Packages we will need:
library(tidyverse) library(forcats) library(ggthemes)
We are going to look at a few questions from the 2019 US Pew survey on relations with foreign countries.
Data can be found by following this link:
We are going to make bar charts to plot out responses to the question asked to American participaints: Should the US cooperate more or less with some key countries? The countries asked were China, Russia, Germany, France, Japan and the UK.
Before we dive in, we can find some nice hex colors for the bar chart. There are four possible responses that the participants could give: cooperate more, cooperate less, cooperate the same as before and refuse to answer / don’t know.
pal <- c("Cooperate more" = "#0a9396", "Same as before" = "#ee9b00", "Don't know" = "#005f73", "Cooperate less" ="#ae2012")

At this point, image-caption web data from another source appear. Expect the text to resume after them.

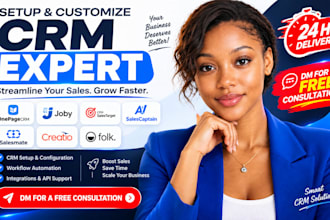 setup onepagecrm joby crm salestarget ai salescaptain salesmate creatio folk crm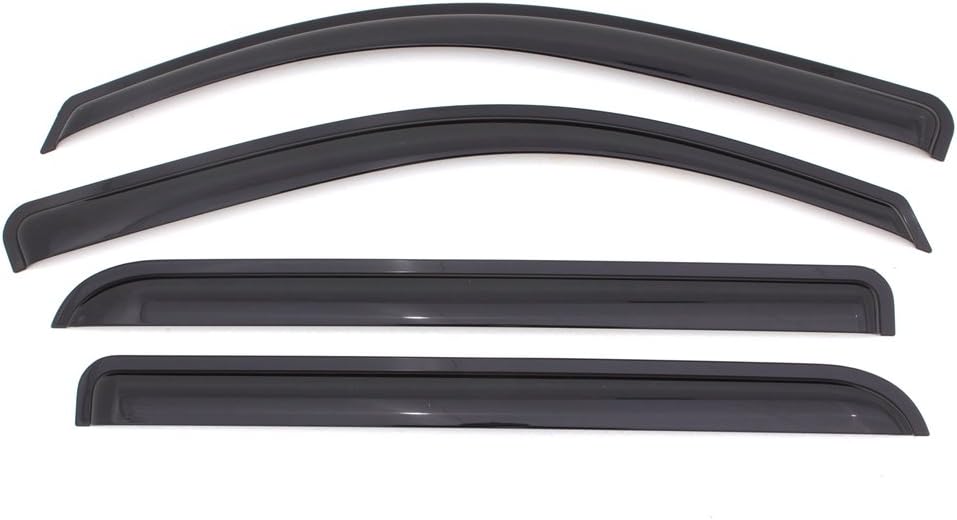 4-Piece Dark Smoke Side Window Deflector T626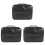 3X Document Bag with Lock, Fireproof 3-Layer Document Storage Box with Waterproof Zipper,Used for Laptops, Documents B 1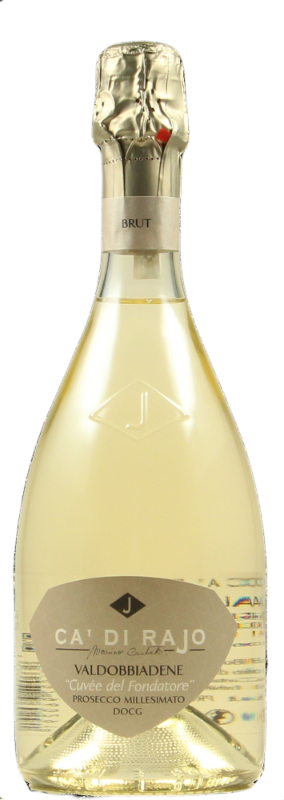 Prosecco Cuvée del Fondatore Brut Millesimato, Valdobbiadene Superiore DOCG, 91 Punkte Wine Enthusiast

We first select the questions we want from the full survey and pivot the dataframe to long form with
pivot_longer(). This way we have a single column with all the different survey responses. that we can manipulate more easily with
Then we summarise the data to count all the survey reponses for each of the four countries and then calculate the frequency of each response as a percentage of all answers.

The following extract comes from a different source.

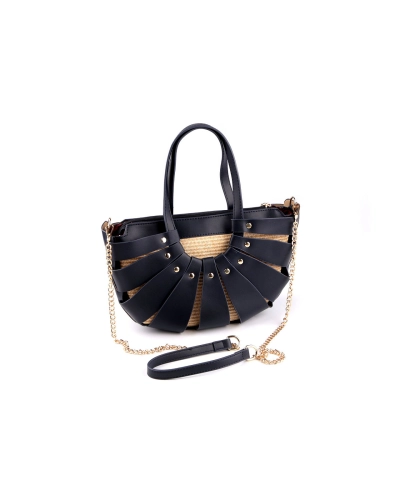 Letná kabelka so slamovou štruktúrou 35x20 cm - 1 ks | Mimib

Then we mutate the variables so that we can add flags. The
geom_flag() function from the ggflags packages only recognises ISO2 country codes in lower cases.
After that we change the factors level for the four responses so they from positive to negative views of cooperation
pew %>% select(id = case_id, Q2a:Q2f) %>% pivot_longer(!id, names_to = "survey_question", values_to = "response") %>% group_by(survey_question, response) %>% summarise(n = n()) %>% mutate(freq = n / sum(n)) %>% ungroup() %>% mutate(response_factor = as.factor(response)) %>% mutate(country_question = ifelse(survey_question == "Q2a", "fr", ifelse(survey_question == "Q2b", "gb", ifelse(survey_question == "Q2c", "ru", ifelse(survey_question == "Q2d", "cn", ifelse(survey_question == "Q2e", "de", ifelse(survey_question == "Q2f", "jp", survey_question))))))) %>% mutate(response_string = ifelse(response_factor == 1, "Cooperate more", ifelse(response_factor == 2, "Cooperate less", ifelse(response_factor == 3, "Same as before", ifelse(response_factor == 9, "Don't know", response_factor))))) %>% mutate(response_string = fct_relevel(response_string, c("Cooperate less","Same as before","Cooperate more", "Don't know"))) -> pew_clean
We next use ggplot to plot out the responses.
We use the
position = "stack" to make all the responses “stack” onto each other for each country. We use
stat = "identity" because we are not counting each reponses. Rather we are using the
freq variable we calculated above.
pew_clean %>% ggplot() + geom_bar(aes(x = forcats::fct_reorder(country_question, freq), y = freq, fill = response_string), color = "#e5e5e5", size = 3, position = "stack", stat = "identity") + geom_flag(aes(x = country_question, y = -0.05 , country = country_question), color = "black", size = 20) -> pew_graph
And last we change the appearance of the plot with the theme function
pew_graph + coord_flip() + scale_fill_manual(values = pal) + ggthemes::theme_fivethirtyeight() + ggtitle("Should the US cooperate more or less with the following country?") + theme(legend.title = element_blank(), legend.position = "top", legend.key.size = unit(2, "cm"), text = element_text(size = 25), legend.text = element_text(size = 20), axis.text = element_blank())